Next steps

We have analyzed our dataset, performed necessary feature engineering and statistical tests, built visualizations, and gained substantial domain knowledge about credit risk analysis and what kind of features are considered by banks when they analyze customers. The reason why we analyzed each feature in the dataset in detail was to give you an idea about each feature that is considered by banks when analyzing credit rating for customers. This was to give you good domain knowledge understanding and also to help you get familiar with the techniques of performing an exploratory and descriptive analysis of any dataset in the future. So, what next? Now comes the really interesting part of using this dataset; building feature sets from this data and feeding them into predictive models to predict which customers can be potential credit risks and which of them are not. As mentioned previously, there are two steps to this: data and algorithms. In fact, we will go a step further and say that there are feature sets and algorithms which will help us in achieving our main objective.

Feature sets

A dataset is basically a file consisting of several records of observation where each tuple or record denotes one complete set of observations and the columns are specific attributes or features in that observation which talk about specific characteristics. In predictive analytics, usually there is one attribute or feature in the dataset whose class or category has to be predicted. This variable is credit.rating in our dataset, also known as the dependent variable. All the other features on which this depends are the independent variables. Taking a combination of these features forms a feature vector, which is also known popularly as a feature set. There are various ways of identifying what feature sets we should consider for predictive models, and you will see going ahead that for any dataset there is never a fixed feature set. It keeps changing based on feature engineering, the type of predictive model we are building, and the significance of the features based on statistical tests.

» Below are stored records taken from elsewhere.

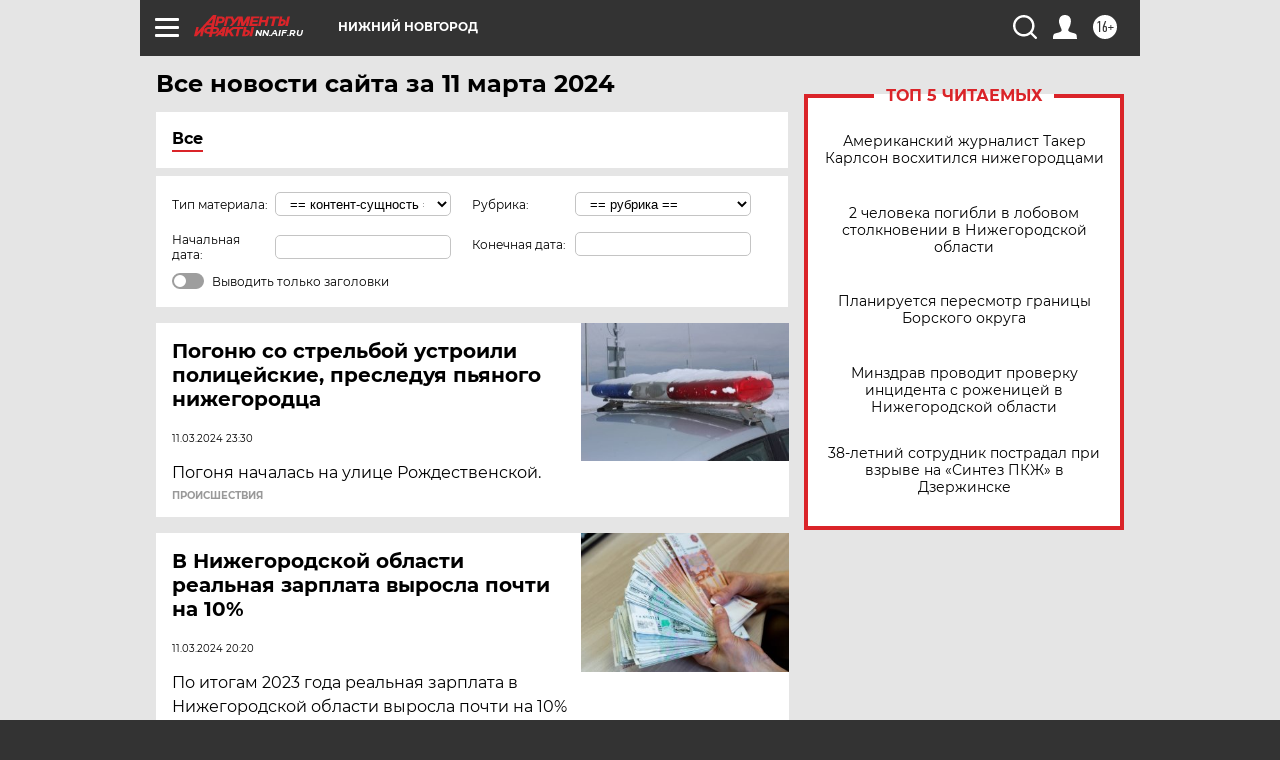

--- FILE ---
content_type: text/html
request_url: https://tns-counter.ru/nc01a**R%3Eundefined*aif_ru/ru/UTF-8/tmsec=aif_ru/321762864***
body_size: -71
content:
91EB6B0C69708C59X1768983641:91EB6B0C69708C59X1768983641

Each property in the feature set is termed as a feature or attribute and these are also known as independent or explanatory variables in statistics. Features can be of various types, as we saw in our dataset. We can have categorical features with several classes, binary features with two classes, ordinal features which are basically categorical features but have some order inherent in them (for example, low, medium, high), and numerical features which could be integer values or real values. Features are highly important in building predictive models and more often than not, the data scientists spend a lot of time in building the perfect feature sets to highly boost the accuracy of predictive models. This is why domain knowledge is highly essential, besides knowing about the machine learning algorithms.

Machine learning algorithms

Once we get the feature sets ready, we can start using predictive models to use them and start predicting the credit rating of customers based on their features. An important thing to remember is that this is an iterative process and we have to keep modifying our feature sets based on outputs and feedback obtained from our predictive models to further improve them. Several methods which are relevant in our scenario, which belong to the class of supervised machine learning algorithms, are explained briefly in this section.

Linear classification algorithms: These algorithms perform classification in terms of a linear function which assigns scores to each class by performing a dot product of the feature set and some weights associated with them. The predicted class is the one which has the highest score. The optimal weights for the feature set are determined in various ways and differ based on the chosen algorithms. Some examples of algorithms include logistic regression, support vector machines, and perceptrons.
Decision trees: Here we use decision trees as predictive models that map various observations from the data points to the observed class of the record we are to predict. A decision tree is just like a flowchart structure, where each internal nonleaf node denotes a check on a feature, each branch represents an outcome of that check, and each terminal leaf node contains a class label which we predict finally.
Ensemble learning methods: These include using multiple machine learning algorithms to obtain better predictive models. An example is the Random Forest classification algorithm which uses an ensemble of decision trees during the model training phase, and at each stage it takes the majority output decision from the ensemble of decision trees as its output. This tends to reduce overfitting, which occurs frequently when using decision trees.
Boosting algorithms: This is also an ensemble learning technique in the supervised learning family of algorithms. It consists of an iterative process of training several weak classification models and learning from them before adding them to a final classifier which is stronger than them. A weighted approach is followed when adding the classifiers, which is based on their accuracy. Future weak classifiers focus more on the records which were previously misclassified.
Neural networks: These algorithms are inspired by the biological neural networks which consist of systems of interconnected neurons that exchange messages with each other. In predictive modeling, we deal with artificial neural networks which consist of interconnected groups of nodes. Each node consists of a function which is usually a mathematical function (that is, sigmoid function) and has an adaptive weight associated with it which keeps changing based on inputs fed to the nodes and constantly checking the error obtained from the outputs in several iterations also known as epochs.

We will be covering several of these algorithms when building predictive models in the next chapter.